They were inside a room, like the other rock room, but this was bigger. In the middle was a table made of blocks of stone, like the other. Around it were stools made of wood. On the wall was a lantern, the same as the ones that were used in storerooms or servants’ rooms, which burned oil.
On the walls too were lamps of the kind that went out by themselves when the light was bright enough and came on when it was dark, and dimmed and lightened as the light changed; but these globes were broken, just like the ones at home. It had been a long time since these clever lamps had worked.
The woman was saying, ‘And now, before anything else, what is your name?’
‘Mara,’ said the child, not stumbling over it.
And now the woman looked at the little boy, who did not hesitate but said, ‘My name is Dann.’
‘Good,’ she said. ‘And my name is Daima.’
‘Mara, Dann and Daima,’ said Mara, smiling in what she meant to be a special way at Daima, who smiled back in the same way. ‘Exactly,’ she said.
And now, the way Daima looked them over made Mara examine herself and her brother. Both were filmed with dust from the last bit of walking and there were crusts of mud all up their legs.
Daima went next door and came back with a wide, shallow basin made of the metal Mara knew never chipped or broke or bent. This was put on the floor. Mara took off Dann the brown, slippery garment and stood him in the basin and began to pour water over him. He stood there half asleep, and yet he was trying to catch drops of water with his hands.

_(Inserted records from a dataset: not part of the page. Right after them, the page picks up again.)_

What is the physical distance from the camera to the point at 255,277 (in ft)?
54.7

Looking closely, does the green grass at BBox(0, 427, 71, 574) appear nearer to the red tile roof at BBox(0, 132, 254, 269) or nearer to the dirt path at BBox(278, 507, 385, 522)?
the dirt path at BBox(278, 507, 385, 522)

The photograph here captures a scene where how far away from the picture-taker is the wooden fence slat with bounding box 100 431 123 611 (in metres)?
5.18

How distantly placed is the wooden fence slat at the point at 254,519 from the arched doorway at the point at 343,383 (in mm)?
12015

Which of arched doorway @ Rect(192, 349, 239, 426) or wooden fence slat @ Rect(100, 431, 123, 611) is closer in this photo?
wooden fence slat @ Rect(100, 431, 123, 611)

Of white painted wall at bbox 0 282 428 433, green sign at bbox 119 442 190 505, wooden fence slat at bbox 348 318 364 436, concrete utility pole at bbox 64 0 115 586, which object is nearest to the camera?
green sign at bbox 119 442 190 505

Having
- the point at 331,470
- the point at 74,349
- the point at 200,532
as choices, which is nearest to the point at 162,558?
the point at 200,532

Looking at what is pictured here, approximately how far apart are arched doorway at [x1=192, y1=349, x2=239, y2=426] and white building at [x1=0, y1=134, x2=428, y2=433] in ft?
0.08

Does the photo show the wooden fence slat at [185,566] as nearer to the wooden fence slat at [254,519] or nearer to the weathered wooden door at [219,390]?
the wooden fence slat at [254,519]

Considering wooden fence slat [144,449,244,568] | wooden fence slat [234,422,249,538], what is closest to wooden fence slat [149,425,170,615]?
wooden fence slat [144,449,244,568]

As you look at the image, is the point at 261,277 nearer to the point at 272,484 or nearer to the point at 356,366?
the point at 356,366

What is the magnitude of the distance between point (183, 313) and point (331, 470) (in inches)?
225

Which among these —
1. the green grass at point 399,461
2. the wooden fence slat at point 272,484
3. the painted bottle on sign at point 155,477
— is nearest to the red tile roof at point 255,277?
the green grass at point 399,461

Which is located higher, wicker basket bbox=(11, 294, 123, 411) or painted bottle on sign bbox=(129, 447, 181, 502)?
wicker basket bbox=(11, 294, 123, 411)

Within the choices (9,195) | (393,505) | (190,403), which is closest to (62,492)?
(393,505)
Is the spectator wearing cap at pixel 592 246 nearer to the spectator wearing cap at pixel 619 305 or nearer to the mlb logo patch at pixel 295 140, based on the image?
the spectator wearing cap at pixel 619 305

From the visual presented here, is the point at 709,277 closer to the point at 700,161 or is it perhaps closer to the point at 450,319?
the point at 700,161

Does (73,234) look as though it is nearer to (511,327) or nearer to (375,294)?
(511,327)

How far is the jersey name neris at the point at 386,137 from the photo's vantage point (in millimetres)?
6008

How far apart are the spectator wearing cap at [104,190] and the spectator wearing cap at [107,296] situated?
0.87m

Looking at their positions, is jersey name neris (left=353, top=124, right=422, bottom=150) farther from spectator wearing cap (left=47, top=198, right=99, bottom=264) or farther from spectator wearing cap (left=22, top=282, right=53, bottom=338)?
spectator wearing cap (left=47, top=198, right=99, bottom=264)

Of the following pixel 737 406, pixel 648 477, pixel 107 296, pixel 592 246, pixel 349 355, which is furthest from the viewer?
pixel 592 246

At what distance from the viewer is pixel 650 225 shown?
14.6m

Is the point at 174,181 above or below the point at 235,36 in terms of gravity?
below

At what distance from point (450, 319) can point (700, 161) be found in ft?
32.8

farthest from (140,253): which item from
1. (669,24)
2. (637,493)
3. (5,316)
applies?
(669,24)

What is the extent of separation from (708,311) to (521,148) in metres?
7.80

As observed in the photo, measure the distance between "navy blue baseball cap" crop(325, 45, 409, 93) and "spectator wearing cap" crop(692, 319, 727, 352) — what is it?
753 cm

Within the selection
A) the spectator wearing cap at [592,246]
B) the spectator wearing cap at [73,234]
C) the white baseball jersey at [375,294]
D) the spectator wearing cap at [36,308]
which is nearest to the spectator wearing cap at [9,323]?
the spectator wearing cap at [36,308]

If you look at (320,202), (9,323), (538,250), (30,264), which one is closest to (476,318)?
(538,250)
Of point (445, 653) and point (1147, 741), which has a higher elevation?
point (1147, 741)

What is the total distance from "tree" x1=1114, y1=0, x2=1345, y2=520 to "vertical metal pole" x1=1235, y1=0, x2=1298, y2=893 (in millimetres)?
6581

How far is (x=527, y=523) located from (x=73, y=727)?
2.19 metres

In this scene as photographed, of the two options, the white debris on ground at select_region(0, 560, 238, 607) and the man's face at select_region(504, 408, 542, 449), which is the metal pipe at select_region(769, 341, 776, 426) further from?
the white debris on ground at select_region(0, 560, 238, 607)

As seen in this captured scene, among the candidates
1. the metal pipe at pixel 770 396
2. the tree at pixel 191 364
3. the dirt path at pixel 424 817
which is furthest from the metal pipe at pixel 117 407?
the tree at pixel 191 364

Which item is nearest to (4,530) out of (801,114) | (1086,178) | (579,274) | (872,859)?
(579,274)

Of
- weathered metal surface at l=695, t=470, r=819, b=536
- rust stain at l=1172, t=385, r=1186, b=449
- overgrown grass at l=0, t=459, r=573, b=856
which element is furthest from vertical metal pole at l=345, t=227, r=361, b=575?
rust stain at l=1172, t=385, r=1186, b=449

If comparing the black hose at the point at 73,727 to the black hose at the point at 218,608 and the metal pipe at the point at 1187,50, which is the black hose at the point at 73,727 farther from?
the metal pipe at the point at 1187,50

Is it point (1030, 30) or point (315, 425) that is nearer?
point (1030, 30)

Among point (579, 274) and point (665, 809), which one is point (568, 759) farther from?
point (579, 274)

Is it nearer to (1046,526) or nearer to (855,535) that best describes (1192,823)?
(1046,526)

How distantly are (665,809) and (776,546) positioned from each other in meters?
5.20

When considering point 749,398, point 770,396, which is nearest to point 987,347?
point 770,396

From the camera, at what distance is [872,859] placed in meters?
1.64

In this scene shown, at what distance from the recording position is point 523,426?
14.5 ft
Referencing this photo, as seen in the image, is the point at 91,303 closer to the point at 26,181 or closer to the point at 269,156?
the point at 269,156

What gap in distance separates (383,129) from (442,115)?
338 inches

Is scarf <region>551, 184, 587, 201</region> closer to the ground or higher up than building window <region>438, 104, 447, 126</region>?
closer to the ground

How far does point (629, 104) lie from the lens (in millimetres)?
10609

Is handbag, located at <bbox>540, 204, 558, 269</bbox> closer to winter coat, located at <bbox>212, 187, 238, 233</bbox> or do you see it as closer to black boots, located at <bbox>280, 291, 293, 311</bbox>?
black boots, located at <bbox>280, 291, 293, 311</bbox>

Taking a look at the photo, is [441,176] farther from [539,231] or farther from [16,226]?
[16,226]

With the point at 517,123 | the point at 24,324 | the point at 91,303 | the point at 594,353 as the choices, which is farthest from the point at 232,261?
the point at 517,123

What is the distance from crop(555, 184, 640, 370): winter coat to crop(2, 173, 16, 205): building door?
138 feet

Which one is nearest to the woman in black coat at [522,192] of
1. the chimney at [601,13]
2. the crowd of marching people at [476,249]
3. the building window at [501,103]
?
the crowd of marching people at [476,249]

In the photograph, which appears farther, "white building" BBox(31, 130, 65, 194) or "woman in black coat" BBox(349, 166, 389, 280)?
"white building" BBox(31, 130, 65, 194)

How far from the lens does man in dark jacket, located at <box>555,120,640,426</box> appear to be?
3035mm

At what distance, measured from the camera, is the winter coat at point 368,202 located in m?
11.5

‘We are so thirsty,’ said Mara.
Daima poured half a cup of water from a big jug, this time made of clay, and gave it to Mara to give to Dann. Mara held it while he drank it all, greedily; and when Mara gave the cup back to Daima she thought it could happen as it did yesterday – yesterday?…it seemed a long time ago – when Dann drank all the water and it was not noticed that she had not drunk anything. So she held the cup out firmly and said, ‘I’m thirsty too.’ Daima said, smiling, ‘I hadn’t forgotten you,’ and poured out half a cup.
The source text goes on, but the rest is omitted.